+++ Text for analysis
Overall, treatment with vasopressin receptor antagonists increased the odds for thirst nearly three times compared versus treatment with placebo (Analysis 1.9 (13 studies, 1666 participants): OR 2.77, 95% CI 1.80 to 4.27; I2 = 66%). Other side‐effects were generally less extensively reported. Nevertheless there was some evidence vasopressin receptor antagonists substantially increased the risk of polyuria (Analysis 1.10.1 (6 studies, 1272 participants): RR 4.69, 95% CI 1.59 to 13.85, I2 = 0%). The risk remained uncertain for hypotension (Analysis 1.10.2 (14 studies, 1748 participants): RR 1.11, 95% CI 0.75 to 1.63; I2 = 0%), AKI (Analysis 1.10.3 (8 studies, 1920 participants): RR 0.89, 95% CI 0.67 to 1.18; I2 = 0%), and liver function abnormalities (Analysis 1.10.4 (3 studies, 811 participants): RR 2.43, 95% CI 0.88 to 6.70; I2 = 0%). Half of the studies in which the vasopressin receptor antagonist was administered intravenously evaluated important adverse events related to the infusion itself. Overall there were almost three times as many patients developing infusion‐site phlebitis (Analysis 1.11.2 (2 studies, 133 participants: RR 3.52, 95% CI 1.00 to 12.41; I2 = 0%); the effects for infusion‐site thrombosis were less clear (Analysis 1.11.3 (2 studies, 133 participants): RR 1.75, 95% CI 0.21 to 14.80; I2 = 0%). There were slightly fewer people who discontinued treatment when given placebo than when given a vasopressin receptor antagonist (Analysis 1.12 (14 studies, 2429 participants): RR 0.93, 95% CI 0.85 to 1.00; I2 = 0%).
++++++
+++ Data section
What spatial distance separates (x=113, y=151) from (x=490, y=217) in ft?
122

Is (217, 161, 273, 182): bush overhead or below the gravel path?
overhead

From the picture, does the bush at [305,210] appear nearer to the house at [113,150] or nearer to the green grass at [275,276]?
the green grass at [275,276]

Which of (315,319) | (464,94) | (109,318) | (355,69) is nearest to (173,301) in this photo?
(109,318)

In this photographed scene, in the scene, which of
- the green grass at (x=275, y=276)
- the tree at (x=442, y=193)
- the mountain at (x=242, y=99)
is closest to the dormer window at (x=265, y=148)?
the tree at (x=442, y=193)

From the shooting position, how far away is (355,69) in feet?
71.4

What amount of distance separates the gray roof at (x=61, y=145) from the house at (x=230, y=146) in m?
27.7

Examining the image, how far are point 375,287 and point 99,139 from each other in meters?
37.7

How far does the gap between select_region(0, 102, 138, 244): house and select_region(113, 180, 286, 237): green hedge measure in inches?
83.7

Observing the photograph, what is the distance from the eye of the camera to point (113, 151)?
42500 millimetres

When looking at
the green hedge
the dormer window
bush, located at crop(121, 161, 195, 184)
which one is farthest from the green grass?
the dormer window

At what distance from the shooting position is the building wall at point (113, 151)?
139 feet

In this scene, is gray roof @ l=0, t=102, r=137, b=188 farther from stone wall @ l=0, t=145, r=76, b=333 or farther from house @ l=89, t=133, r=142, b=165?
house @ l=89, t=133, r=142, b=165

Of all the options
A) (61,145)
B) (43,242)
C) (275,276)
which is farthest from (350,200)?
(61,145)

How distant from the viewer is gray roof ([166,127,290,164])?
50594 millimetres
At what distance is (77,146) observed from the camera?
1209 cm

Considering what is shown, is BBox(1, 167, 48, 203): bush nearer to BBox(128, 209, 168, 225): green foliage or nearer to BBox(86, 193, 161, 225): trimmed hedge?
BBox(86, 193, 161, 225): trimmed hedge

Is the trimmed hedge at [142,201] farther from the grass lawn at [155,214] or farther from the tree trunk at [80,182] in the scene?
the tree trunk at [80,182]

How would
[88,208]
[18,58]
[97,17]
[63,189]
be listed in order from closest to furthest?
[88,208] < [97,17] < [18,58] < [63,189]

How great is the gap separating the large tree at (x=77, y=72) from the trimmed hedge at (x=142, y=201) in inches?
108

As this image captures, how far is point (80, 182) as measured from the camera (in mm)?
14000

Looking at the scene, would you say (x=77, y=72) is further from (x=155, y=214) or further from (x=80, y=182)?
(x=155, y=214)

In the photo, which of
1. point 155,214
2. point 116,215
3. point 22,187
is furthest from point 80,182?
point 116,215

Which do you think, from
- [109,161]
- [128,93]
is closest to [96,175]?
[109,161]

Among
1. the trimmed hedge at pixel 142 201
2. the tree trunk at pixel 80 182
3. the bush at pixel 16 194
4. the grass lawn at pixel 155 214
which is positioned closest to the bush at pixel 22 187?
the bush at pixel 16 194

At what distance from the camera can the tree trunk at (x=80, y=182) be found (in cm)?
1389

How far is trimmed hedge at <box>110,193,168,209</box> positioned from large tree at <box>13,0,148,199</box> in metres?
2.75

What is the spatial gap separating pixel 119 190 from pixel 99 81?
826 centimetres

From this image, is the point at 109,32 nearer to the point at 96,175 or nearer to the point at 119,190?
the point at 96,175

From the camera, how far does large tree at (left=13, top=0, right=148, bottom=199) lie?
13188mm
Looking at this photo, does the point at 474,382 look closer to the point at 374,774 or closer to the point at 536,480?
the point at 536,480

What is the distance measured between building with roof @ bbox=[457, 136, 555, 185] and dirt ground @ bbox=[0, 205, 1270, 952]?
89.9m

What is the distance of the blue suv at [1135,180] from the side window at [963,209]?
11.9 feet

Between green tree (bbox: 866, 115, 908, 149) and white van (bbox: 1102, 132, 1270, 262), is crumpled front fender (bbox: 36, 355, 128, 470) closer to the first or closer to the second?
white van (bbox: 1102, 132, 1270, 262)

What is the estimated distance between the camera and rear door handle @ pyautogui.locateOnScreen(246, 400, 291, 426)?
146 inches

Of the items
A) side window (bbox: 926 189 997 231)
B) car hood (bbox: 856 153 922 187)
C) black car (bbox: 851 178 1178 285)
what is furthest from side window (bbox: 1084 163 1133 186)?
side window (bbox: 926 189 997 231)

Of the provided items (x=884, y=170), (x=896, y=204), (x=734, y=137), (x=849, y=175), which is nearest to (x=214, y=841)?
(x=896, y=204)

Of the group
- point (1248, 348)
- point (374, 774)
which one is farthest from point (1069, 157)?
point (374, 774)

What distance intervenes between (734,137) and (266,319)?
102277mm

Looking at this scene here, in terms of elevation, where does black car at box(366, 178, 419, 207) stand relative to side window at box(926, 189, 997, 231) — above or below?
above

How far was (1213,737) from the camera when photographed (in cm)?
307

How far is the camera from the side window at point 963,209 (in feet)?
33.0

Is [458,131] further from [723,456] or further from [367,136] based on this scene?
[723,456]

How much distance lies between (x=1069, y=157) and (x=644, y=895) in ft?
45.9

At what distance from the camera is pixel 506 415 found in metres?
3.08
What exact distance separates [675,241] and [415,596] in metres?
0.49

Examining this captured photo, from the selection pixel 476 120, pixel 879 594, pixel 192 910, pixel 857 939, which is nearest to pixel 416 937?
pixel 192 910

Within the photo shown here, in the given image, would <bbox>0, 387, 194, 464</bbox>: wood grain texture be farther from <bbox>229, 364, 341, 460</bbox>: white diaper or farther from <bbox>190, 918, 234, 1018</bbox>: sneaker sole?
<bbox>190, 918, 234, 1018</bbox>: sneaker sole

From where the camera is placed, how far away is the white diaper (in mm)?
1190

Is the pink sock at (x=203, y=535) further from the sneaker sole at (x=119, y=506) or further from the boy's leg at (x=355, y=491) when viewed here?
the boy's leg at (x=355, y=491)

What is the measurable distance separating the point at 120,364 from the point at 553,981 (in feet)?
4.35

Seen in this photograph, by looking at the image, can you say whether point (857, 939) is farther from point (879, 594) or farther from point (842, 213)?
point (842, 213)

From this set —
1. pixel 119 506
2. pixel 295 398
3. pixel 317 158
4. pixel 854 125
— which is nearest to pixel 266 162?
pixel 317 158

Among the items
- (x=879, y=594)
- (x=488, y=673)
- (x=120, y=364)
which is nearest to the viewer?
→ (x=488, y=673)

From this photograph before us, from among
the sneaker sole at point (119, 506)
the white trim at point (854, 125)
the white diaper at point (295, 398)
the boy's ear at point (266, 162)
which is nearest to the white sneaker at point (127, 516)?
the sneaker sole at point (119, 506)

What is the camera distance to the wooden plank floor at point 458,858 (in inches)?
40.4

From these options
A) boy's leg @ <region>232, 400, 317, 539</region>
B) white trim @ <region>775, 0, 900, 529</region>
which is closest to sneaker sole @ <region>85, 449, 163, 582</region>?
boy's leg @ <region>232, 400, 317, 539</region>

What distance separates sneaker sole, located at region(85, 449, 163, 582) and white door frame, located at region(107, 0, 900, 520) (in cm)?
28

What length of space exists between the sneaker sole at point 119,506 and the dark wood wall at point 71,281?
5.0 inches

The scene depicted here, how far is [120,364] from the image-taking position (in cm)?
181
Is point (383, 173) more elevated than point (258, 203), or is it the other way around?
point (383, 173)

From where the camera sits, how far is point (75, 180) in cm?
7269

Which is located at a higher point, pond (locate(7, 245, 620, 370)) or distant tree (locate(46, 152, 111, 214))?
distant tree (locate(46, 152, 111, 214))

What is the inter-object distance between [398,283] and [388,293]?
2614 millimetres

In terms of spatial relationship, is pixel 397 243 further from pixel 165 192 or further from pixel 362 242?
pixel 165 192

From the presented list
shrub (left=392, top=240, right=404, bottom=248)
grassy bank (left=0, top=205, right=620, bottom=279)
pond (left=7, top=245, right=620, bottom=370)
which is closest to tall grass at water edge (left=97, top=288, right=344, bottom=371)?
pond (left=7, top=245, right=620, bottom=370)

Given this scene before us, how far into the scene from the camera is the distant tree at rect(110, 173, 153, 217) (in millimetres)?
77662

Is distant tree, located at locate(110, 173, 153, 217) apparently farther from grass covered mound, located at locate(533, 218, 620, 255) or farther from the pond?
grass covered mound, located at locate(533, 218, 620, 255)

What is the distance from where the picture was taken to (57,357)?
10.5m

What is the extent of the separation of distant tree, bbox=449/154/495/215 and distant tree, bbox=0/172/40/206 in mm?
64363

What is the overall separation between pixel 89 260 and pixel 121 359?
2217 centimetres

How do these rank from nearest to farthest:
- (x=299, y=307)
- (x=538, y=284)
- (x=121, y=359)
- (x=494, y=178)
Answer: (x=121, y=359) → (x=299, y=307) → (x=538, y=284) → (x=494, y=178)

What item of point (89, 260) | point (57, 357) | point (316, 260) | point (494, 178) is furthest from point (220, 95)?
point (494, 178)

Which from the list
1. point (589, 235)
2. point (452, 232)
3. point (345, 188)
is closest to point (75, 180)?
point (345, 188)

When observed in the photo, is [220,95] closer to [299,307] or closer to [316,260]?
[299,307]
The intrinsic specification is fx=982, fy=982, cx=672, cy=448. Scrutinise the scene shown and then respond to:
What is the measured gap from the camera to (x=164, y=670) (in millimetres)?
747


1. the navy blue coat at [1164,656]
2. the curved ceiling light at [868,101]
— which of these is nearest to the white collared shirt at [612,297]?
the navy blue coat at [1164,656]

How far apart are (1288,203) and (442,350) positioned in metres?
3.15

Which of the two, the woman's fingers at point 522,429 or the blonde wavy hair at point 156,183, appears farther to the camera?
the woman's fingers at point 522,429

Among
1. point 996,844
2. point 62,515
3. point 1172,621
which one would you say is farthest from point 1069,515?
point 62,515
++++++
■ **What to do**
(1) In the passage on side effects of vasopressin receptor antagonists, how many studies and participants were included in the analysis of polyuria?
(2) Translate this sentence from the passage on side effects of vasopressin receptor antagonists into Spanish: "Half of the studies in which the vasopressin receptor antagonist was administered intravenously evaluated important adverse events related to the infusion itself."
(3) Using the passage on side effects of vasopressin receptor antagonists, explain what supports its statement that these drugs substantially increased the risk of polyuria.

■ **Answers to the exercise**
(1) Six studies with 1272 participants.

(2) La mitad de los estudios en los que el antagonista del receptor de vasopresina se administró por vía intravenosa evaluaron eventos adversos importantes relacionados con la propia infusión.

(3) The statement rests on Analysis 1.10.1, which pooled 6 studies with 1272 participants. It found a risk ratio of 4.69, with a 95% confidence interval of 1.59 to 13.85 and I2 = 0%.